Set exercise 1:
Give the lines of the listing again, from the line with "From the scene" up to and including the line with "475 millimetres", substituting "lime" for "lemon" and leaving everything else unchanged.

Text excerpt:
Paddy and I attended the November Robinson Helicopter Company Safety course at Torrance, California, one of 15 that they are currently running each year in that location alone. The weather out there is extraordinarily good, with only 35 days of rainfall a year, and of these days only five are stormy. It really is very conducive to helicopter flying.

On my arrival, it was exciting to see three lady pilots out of a total of 40 students – no doubt well above average for the helicopter industry! We had not fully expected that the majority of the class would be commercial pilots, and thus relatively experienced already. Many had taken advantage of the post 911 GI bill to take up flight training. In fact, there were only three other private pilots in the class, a slightly worrying reflection on the state of GA flying, especially when you think that the Robbie is the dominant helicopter for PPL(H) pilots and the weather conditions nigh on perfect. The nationality spread was mostly US, but also Brazil, Switzerland and Italy.

The course we took was conducted at the Robinson factory, the Mecca for Robinson owners. We had been previously introduced to Tim Tucker, course architect and their Chief Pilot, when he was over at HQ Aviation doing the first ever UK-based course there with Q Smith. Tim told us that 14,000 pilots have been through the course since it started in the 80s.

                           The Robinson Factory is a prime destination for private helicopter owners.

The course originally set out to try and deal with the problem of owners coming to collect their new aircraft and subsequently having an accident soon after taking delivery, often when flying their helicopter back to their home base. In the 80s the purchase and collection of a new helicopter was naturally a cause for celebration (as it is today) so new owners were wined and dined for a few days in Torrance before flying their shiny new machine home. We heard tragic stories where the management would be told the next day that the people they’d taken out to supper the night before had never made it home.

Set exercise 2:
Print the passage of the helicopter safety course text from "The Robinson Factory is" up to and including "made it home.", word for word.

Stored items:
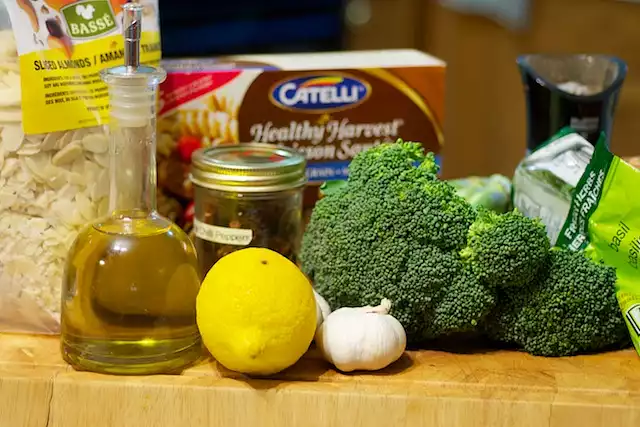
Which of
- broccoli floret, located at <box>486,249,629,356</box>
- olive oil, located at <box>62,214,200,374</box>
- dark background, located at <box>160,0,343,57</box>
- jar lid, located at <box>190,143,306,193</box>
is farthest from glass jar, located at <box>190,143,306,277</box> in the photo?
dark background, located at <box>160,0,343,57</box>

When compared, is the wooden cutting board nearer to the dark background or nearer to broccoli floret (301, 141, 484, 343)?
broccoli floret (301, 141, 484, 343)

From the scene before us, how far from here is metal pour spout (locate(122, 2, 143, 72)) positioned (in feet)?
2.50

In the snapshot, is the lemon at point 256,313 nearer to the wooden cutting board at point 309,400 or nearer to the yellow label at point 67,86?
the wooden cutting board at point 309,400

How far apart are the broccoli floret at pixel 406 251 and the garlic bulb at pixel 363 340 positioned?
0.12 feet

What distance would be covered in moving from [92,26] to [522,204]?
475 millimetres

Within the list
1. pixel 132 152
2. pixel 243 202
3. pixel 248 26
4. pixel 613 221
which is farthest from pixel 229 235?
pixel 248 26

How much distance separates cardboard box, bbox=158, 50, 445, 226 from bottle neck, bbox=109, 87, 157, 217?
0.67 ft

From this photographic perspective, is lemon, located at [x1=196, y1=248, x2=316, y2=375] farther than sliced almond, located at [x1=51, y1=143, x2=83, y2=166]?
No

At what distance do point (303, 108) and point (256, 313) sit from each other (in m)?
0.36

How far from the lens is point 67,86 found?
2.79 ft

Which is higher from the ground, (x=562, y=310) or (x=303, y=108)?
(x=303, y=108)

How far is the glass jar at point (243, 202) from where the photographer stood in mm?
882

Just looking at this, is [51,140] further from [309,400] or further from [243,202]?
[309,400]

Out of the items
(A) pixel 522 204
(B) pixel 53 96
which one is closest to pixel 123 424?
(B) pixel 53 96
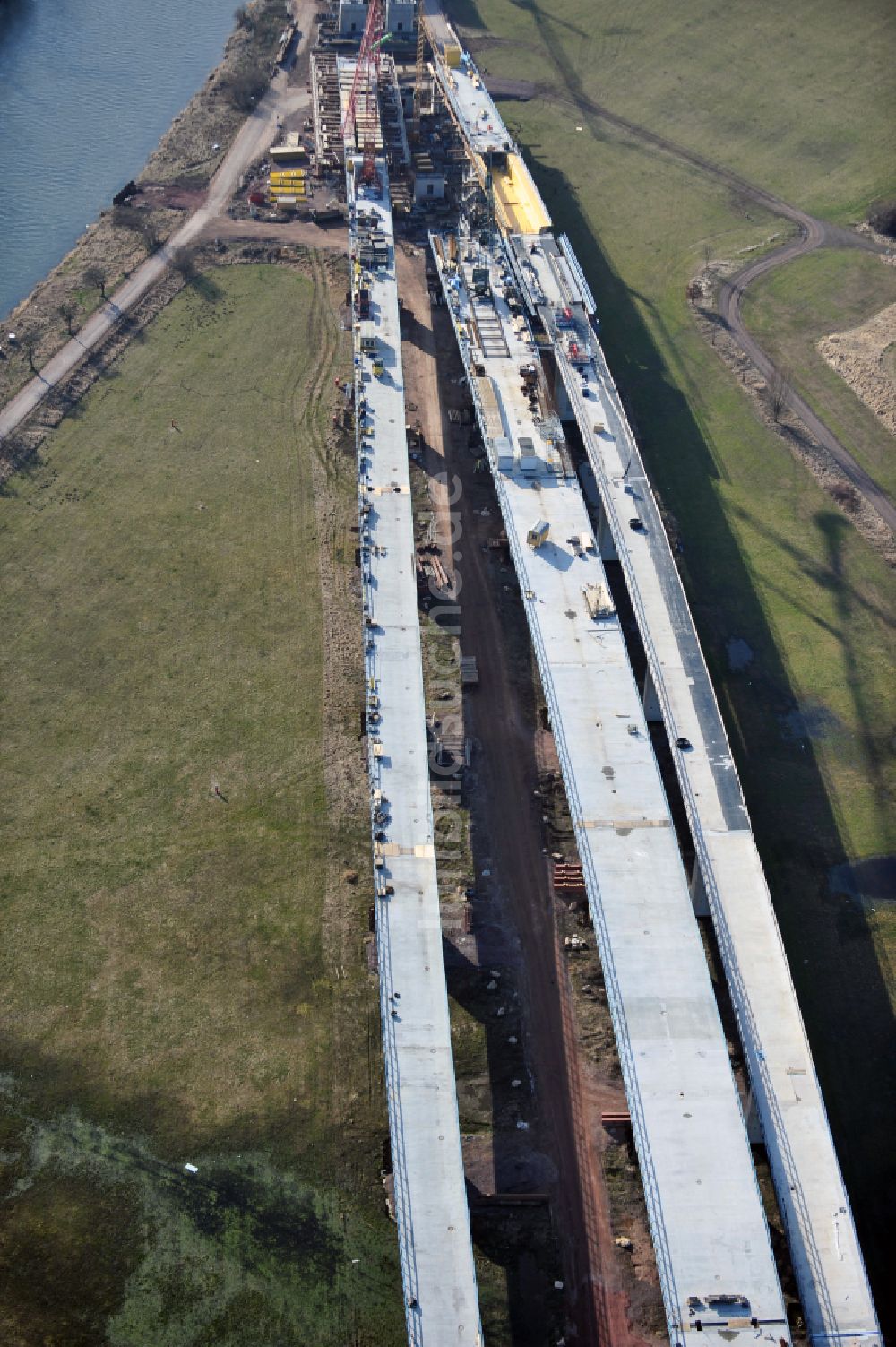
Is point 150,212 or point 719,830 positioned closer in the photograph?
point 719,830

Task result 1:
From the scene before us, how far from here is metal pour spout (locate(122, 2, 143, 72)) positioned (in feet)?
2.50

In the snapshot, is the lime at point 256,313 nearer to the wooden cutting board at point 309,400 or nearer to the yellow label at point 67,86?
the wooden cutting board at point 309,400

How far apart are the broccoli floret at pixel 406 251 and the garlic bulb at pixel 363 340 positioned?
0.12 feet

What distance would be covered in moving from [92,26] to [522,204]?
475 millimetres

Task result 2:
The Robinson Factory is a prime destination for private helicopter owners.

The course originally set out to try and deal with the problem of owners coming to collect their new aircraft and subsequently having an accident soon after taking delivery, often when flying their helicopter back to their home base. In the 80s the purchase and collection of a new helicopter was naturally a cause for celebration (as it is today) so new owners were wined and dined for a few days in Torrance before flying their shiny new machine home. We heard tragic stories where the management would be told the next day that the people they’d taken out to supper the night before had never made it home.